The Hungarian wage spike is predicted by basic economics, which says that shortages cause price increases — so a shortage of Hungarian workers is causing Hungarian wage increases.
Those worker-shortage wage-boosts happen periodically in the United States. For example, wages rose sharply in the low-immigration decades between 1925 and 1969. Blue-collar wages also climbed in 1998 and 1999 when the fast-growing economy ran out of workers. Also, wages in Arizona rose once many illegals were sent home. Currently, agriculture companies are complaining that farmworkers’ wages are rising because many of their illegal-immigrant workers are being allowed by President Barack Obama to take jobs in nearby towns and cities.
The extra immigrants also reduce pressure on American companies to buy and develop labor-saving machinery. That reliance on cheap labor leaves the nation poorer than if it developed a new generation of labor-saving, productivity-boosting machinery.
In Hungary, however, the absence of immigrant workers is pushing the government to emphasize greater productivity, Varga said.
But Varga is also a politician — so he’s backing loud demands by companies that they be allowed to import and hire foreign workers instead of Hungarians. “We need to come up with a development plan this year, if possible, to react to this changing environment,” he said, even though Hungary’s popular prime minister, Viktor Orban, is working to block the hiring of non-European migrant workers.
Hungary’s voters strongly oppose migration partly because they’ve been watching the huge and growing financial and civic cost of German leaders’ decision to import at least 1 million migrants during 2015. For example, German leaders are not admitting that the 2016 migration will cost German workers roughly $33 billion per year to manage, counting welfare, education and policing costs.
The unemployment rate in Hungary is now around 5.1 percent, within a total population of 10 million. That leaves few choices for employers but to poach each others’ workers by offering higher wages.
After being locked up behind the Iron Curtain for 40 years, the country’s annual economy is worth about $28,000 per person — or roughly half the United States’ level of $55,000 per person.

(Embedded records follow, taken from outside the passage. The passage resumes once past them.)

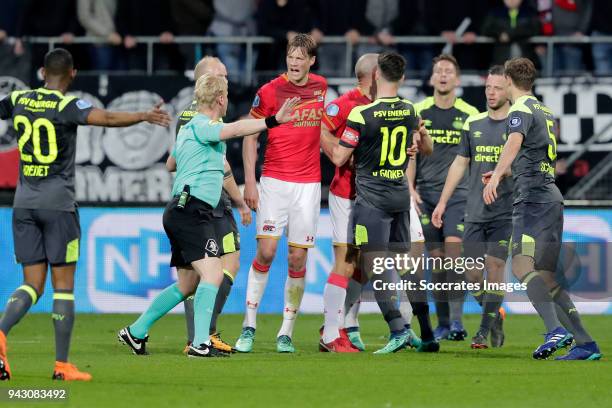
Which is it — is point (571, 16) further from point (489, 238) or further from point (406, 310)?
point (406, 310)

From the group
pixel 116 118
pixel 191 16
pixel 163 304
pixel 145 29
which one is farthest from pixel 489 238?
pixel 145 29

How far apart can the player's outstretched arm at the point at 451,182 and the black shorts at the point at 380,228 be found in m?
1.31

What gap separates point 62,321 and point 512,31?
1009 cm

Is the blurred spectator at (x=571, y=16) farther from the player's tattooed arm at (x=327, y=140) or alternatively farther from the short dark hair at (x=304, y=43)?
the short dark hair at (x=304, y=43)

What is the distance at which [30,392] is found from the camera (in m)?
8.69

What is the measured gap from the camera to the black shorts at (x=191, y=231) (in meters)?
10.6

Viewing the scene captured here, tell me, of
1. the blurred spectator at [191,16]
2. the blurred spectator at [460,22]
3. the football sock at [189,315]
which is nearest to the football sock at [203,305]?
the football sock at [189,315]

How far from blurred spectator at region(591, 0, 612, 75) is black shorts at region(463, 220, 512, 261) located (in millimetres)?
5960

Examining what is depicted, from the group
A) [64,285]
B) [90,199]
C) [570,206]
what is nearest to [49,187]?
[64,285]

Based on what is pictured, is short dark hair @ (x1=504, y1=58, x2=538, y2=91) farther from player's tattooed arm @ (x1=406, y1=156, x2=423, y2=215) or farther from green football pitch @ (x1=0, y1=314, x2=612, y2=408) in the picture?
green football pitch @ (x1=0, y1=314, x2=612, y2=408)

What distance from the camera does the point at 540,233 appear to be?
10820 mm

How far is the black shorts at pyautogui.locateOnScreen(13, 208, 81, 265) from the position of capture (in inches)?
372

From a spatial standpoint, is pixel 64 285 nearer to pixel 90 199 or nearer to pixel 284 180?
pixel 284 180

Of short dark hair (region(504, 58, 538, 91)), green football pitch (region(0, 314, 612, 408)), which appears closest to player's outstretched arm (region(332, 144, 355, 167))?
short dark hair (region(504, 58, 538, 91))
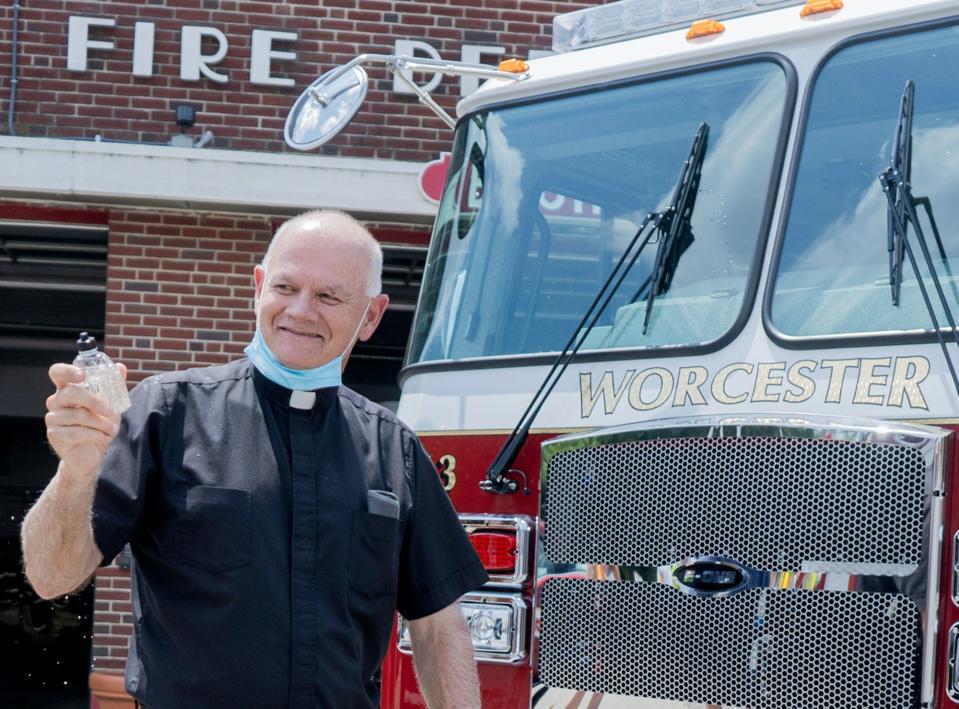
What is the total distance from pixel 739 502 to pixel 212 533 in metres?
1.41

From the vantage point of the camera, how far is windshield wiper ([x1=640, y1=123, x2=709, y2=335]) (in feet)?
12.6

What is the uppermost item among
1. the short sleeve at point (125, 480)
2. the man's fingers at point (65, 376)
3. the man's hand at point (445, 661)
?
the man's fingers at point (65, 376)

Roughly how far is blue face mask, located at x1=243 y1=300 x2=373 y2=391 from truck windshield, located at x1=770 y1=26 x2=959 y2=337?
139 centimetres

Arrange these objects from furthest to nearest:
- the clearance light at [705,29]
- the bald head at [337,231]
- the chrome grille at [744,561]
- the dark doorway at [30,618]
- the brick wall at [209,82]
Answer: the dark doorway at [30,618] < the brick wall at [209,82] < the clearance light at [705,29] < the chrome grille at [744,561] < the bald head at [337,231]

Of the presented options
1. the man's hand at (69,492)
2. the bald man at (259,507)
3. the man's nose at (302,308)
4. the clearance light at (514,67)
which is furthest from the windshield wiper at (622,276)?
the man's hand at (69,492)

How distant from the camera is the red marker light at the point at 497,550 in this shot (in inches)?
150

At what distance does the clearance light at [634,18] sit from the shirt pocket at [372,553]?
2171 mm

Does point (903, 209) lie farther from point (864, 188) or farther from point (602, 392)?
point (602, 392)

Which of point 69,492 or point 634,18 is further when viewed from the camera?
point 634,18

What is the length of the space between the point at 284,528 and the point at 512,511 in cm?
141

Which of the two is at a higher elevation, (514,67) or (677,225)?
(514,67)

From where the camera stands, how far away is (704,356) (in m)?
3.65

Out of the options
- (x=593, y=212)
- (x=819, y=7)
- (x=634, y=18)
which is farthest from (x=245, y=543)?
(x=634, y=18)

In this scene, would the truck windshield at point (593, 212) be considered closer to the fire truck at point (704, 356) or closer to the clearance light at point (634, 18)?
the fire truck at point (704, 356)
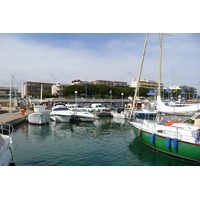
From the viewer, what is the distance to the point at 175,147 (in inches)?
464

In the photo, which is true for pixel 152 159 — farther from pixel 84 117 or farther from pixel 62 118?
pixel 62 118

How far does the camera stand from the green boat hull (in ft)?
36.3

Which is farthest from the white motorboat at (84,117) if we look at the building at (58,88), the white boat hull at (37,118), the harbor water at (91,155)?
the building at (58,88)

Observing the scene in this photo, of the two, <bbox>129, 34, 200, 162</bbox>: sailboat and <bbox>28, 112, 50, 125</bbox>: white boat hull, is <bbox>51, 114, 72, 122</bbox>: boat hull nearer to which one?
<bbox>28, 112, 50, 125</bbox>: white boat hull

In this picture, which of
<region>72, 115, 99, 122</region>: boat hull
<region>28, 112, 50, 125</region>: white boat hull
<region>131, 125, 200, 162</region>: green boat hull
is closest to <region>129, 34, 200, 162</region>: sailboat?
<region>131, 125, 200, 162</region>: green boat hull

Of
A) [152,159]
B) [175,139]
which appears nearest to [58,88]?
[152,159]

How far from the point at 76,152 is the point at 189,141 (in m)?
7.42

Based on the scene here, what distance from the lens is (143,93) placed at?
114500 mm

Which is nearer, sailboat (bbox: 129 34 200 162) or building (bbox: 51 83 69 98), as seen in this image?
sailboat (bbox: 129 34 200 162)

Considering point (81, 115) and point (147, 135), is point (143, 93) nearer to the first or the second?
point (81, 115)

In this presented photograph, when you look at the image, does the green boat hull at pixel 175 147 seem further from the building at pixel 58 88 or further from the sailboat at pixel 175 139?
the building at pixel 58 88

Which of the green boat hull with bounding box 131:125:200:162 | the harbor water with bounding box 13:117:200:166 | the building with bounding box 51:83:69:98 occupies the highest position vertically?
the building with bounding box 51:83:69:98

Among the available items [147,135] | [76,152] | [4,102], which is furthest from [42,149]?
[4,102]

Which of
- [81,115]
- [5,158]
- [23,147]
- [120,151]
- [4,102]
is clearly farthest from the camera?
[4,102]
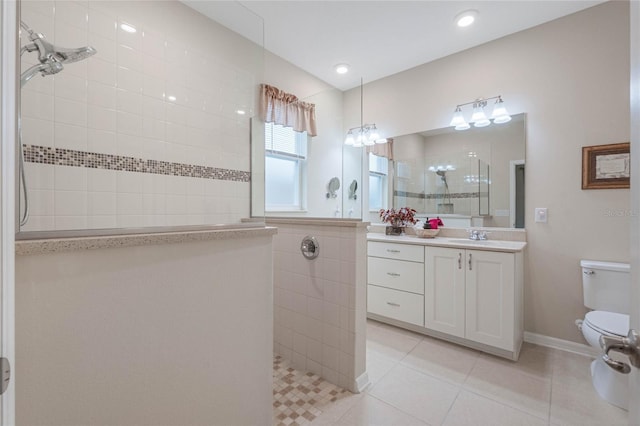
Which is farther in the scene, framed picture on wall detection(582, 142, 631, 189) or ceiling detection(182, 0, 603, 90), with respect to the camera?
ceiling detection(182, 0, 603, 90)

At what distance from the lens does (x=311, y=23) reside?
2.47 metres

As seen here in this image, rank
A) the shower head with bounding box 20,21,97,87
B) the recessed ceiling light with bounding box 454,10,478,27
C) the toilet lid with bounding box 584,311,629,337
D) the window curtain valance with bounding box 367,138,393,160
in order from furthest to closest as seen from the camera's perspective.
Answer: the window curtain valance with bounding box 367,138,393,160 < the recessed ceiling light with bounding box 454,10,478,27 < the toilet lid with bounding box 584,311,629,337 < the shower head with bounding box 20,21,97,87

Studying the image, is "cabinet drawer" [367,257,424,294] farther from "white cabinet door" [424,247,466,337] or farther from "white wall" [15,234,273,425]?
"white wall" [15,234,273,425]

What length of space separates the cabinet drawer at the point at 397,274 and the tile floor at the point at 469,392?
49cm

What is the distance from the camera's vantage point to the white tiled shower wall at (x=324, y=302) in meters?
1.77

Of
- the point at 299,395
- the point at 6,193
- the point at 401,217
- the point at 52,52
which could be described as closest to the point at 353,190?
the point at 401,217

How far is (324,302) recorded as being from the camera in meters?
1.90

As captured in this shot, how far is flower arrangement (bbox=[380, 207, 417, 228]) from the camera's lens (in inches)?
121

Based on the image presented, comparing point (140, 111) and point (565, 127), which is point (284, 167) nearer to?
point (140, 111)

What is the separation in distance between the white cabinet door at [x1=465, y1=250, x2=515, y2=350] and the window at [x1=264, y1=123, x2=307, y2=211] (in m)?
1.76

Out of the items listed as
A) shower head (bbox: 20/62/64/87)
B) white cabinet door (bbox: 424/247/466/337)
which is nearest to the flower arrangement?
white cabinet door (bbox: 424/247/466/337)

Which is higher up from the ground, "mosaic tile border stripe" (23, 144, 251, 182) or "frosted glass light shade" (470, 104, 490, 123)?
"frosted glass light shade" (470, 104, 490, 123)

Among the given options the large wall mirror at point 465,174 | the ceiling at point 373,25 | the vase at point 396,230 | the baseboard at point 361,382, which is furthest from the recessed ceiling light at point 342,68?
the baseboard at point 361,382

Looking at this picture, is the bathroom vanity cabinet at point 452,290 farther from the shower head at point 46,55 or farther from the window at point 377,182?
the shower head at point 46,55
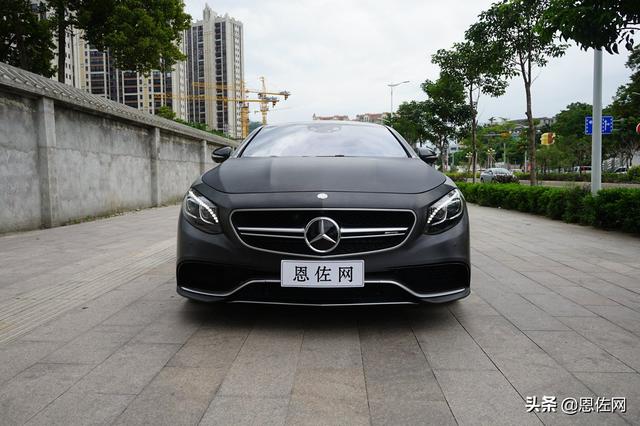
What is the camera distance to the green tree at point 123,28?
23125mm

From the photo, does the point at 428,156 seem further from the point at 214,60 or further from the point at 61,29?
the point at 214,60

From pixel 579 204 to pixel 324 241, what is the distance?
8940 millimetres

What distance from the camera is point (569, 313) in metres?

The United State’s population and economy are much larger, partly because of mass-immigration since the 1970s that has added almost 50 million people to the population. But unemployment is also much greater amid the mass-immigration. In July, the U.S unemployment rate ranged from 5.1 percent to 10.1 percent depending on the criteria. Only about 68.5 percent of all working-age men — including both American and immigrant — are in the labor force, down from toughly 73 percent in the mid-2000s.
Correspondingly, wages have been growing very slowly in the United States since at least 2000.
Wages might have fallen, however, had not U.S. voters blocked many immigration-boosting plans by both Democratic and Republican politicians since 2006. In 2013, for example, public opposition blocked a plan to import at least 33 million new workers over the next 10 years. If that bill had become law, it would have frozen wages for at least a decade, according to the Congressional Budget Office.
In 2016, many Americans are backing Donald Trump because of his wage-boosting plan to curb annual legal and illegal immigration, partly by constructing a proper wall along along the U.S.-Mexican border.